C / C++ Low Level Curriculum part 2: Data Types

Instapaper Text

C / C++ Low Level Curriculum part 2: Data Types

Prologue

Hello and welcome to the 2nd part of the C / C++ low level curriculum series of posts that I’m currently doing.

Here’s a link to the first one if you missed it: /2011/11/09/a-low-level-curriculum-for-c-and-c/

This post is going to be a little lighter than most of the other posts in the series, primarily because this post is vying for my spare time with my urge to save a blonde girl with pointy ears from the skinny androgynous Demon Lord of extended monologue in a virtual universe powered by three equilateral triangles.

Before we continue, I’d like to quickly bring to public note a book that has now been recommended to me many times as a result of the first post: http://www1.idc.ac.il/tecs

I can’t personally vouch for it, but I fully intend to buy it and grok its face off as soon as I get some spare time in my schedule. This book looks awesome, and if it is half as good as it looks to be then reading it should be an extremely worthwhile investment of your time…

Assumptions

The next thing on my agenda is to discuss assumptions.

Assumptions are dangerous. Even by writing this I am making many assumptions – that you have a computer, that you can read and understand The Queen’s English, and that on some level you care about understanding the low-level of C++ to name but a few.

Consequently, dear reader, I feel that it’s worth mentioning what I assume about you before I go any further.

The important thing, I guess, that I should mention is that I assume that you are already familiar with and comfortable using C and/or C++. If you’re not, then I’d advise you to go and get comfortable before you read any more of this :)

Data Types?

So, again, I find myself almost instantly qualifying the title of the post and explaining what I mean when I say data types.

What I am talking about is the “Fundamental” types of C++ and what you should know about how they relate to the machine level – even this seemingly straightforward aspect of C++ is not necessarily what you would expect; especially when dealing with multiple target platforms.

Whilst this isn’t the kind of information that will suddenly improve your code by an order of magnitude, it is (in my opinion) one of the key building blocks of understanding C / C++ at the low level; as it has tonnes of potential knock on effects in terms of speed of execution, memory layout of complex types etc.

Certainly, no-one ever sat me down and explained this to me, I just sort of absorbed it or looked it up over the years.

Fundamental and Intrinsic Types

The fundamental types of C/C++ are all the types that have a language keyword.

These are not to be confused with the intrinsic types which are the types that are natively handled by some given CPU (i.e. the data types that the machine instructions of that CPU operate on).

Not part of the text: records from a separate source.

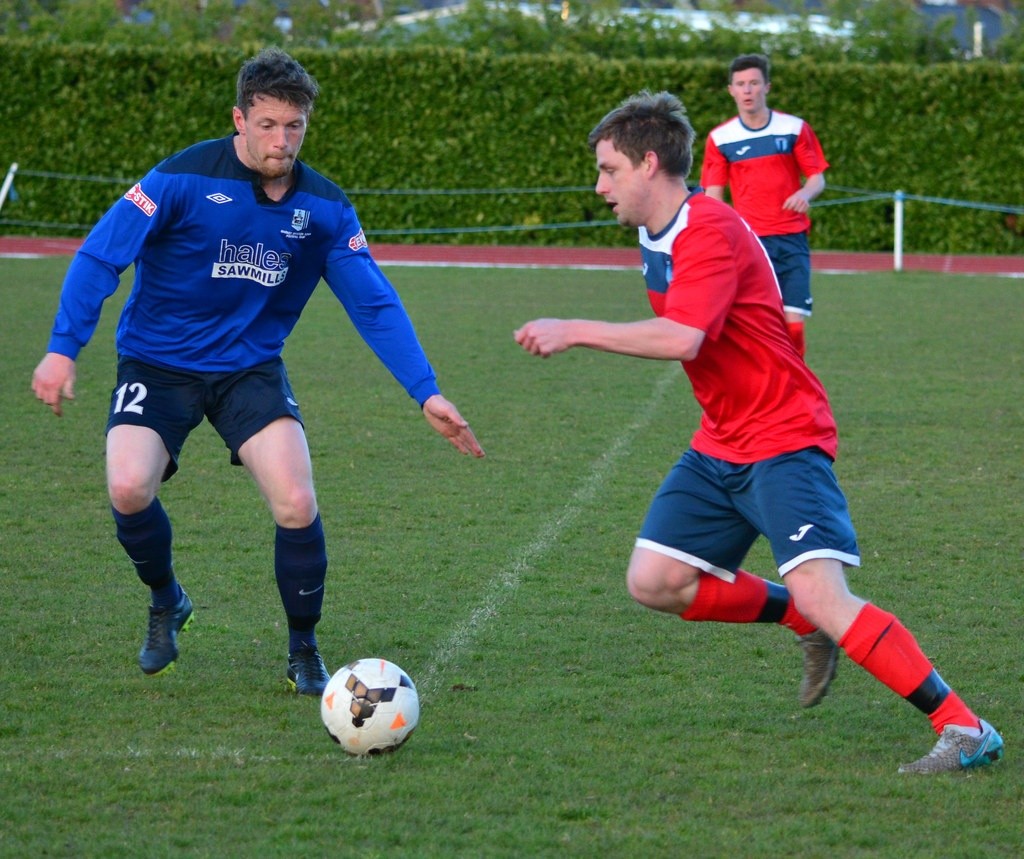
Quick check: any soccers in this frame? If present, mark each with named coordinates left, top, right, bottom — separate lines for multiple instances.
left=321, top=658, right=421, bottom=755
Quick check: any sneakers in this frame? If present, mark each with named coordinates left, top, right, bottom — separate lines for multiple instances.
left=898, top=718, right=1004, bottom=774
left=138, top=584, right=194, bottom=676
left=287, top=643, right=331, bottom=696
left=797, top=629, right=840, bottom=709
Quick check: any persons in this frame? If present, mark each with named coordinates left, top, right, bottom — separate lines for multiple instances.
left=29, top=46, right=484, bottom=697
left=513, top=53, right=1004, bottom=776
left=699, top=54, right=829, bottom=332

Whenever you use new hardware you should check how the compiler for your platform is representing your fundamental types. The best way to do this is (can you guess?) to look at the disassembly window.

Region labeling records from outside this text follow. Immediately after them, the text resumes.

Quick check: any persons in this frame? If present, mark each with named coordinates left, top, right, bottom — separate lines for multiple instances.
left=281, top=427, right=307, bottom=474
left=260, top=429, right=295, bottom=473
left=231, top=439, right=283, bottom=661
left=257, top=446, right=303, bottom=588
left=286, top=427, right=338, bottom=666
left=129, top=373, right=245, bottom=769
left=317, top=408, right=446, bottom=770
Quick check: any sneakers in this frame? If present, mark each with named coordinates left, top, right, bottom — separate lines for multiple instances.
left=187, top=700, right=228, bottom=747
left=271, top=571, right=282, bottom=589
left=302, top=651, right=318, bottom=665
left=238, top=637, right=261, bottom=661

These days all fundamental types of C++ can be represented by an intrinsic type on most platforms; but you definitely shouldn’t take this for granted, it has only really been the case since the current console hardware generation.

There are 3 categories of fundamental type: integer, floating, and void.

As we all know, the void type cannot be used to store values. It is used to specify “no type”.

For both integral and floating point types there is a progression of types that can hold larger values and/or have more numerical precision.

For integers this progression is (from least to most precision) char, short, int, long, long long; and for floats: float, double, long double.

Clearly, the numerical value limits that a given type must be able to store mandate a certain minimum data size for that type (i.e. number of bits needed to store the prescribed values when stored in binary).

Sizes of Fundamental types

As far as I have been able to discover, the C and C++ standards make no explicit guarantee about the specific size of any of the Fundamental types

There are, however, several key rules about the sizes of the various types which I have paraphrased below:

A char must be a minimum of 8 bits.
sizeof( char ) == 1.
If a pointer of type char* points at the very first address of a contiguous block of memory, then every single address in that block of memory must be traversable by simply incrementing that pointer.
The C standard specifies a value that each of the integer types must be able to represent (see page 33 in this .pdf of the C standard if you want the values - see the header of a standard conformant C++ implementation for details of the values used by your compiler).
The C++ standard says nothing about size, only that “There are five standard signed integer types : “signed char”, “short int”, “int”, “long int”, and “long long int”. In this list, each type provides at least as much storage as those preceding it in the list.” (see page 75 in this .pdf of the latest C++ standard I could find).
4 & 5 have similar rules in the C and C++ standard for the progression of floats.

Helpfully, MSDN has a useful summary of this information (though it’s partly MSVC specific, it’s a good starting point).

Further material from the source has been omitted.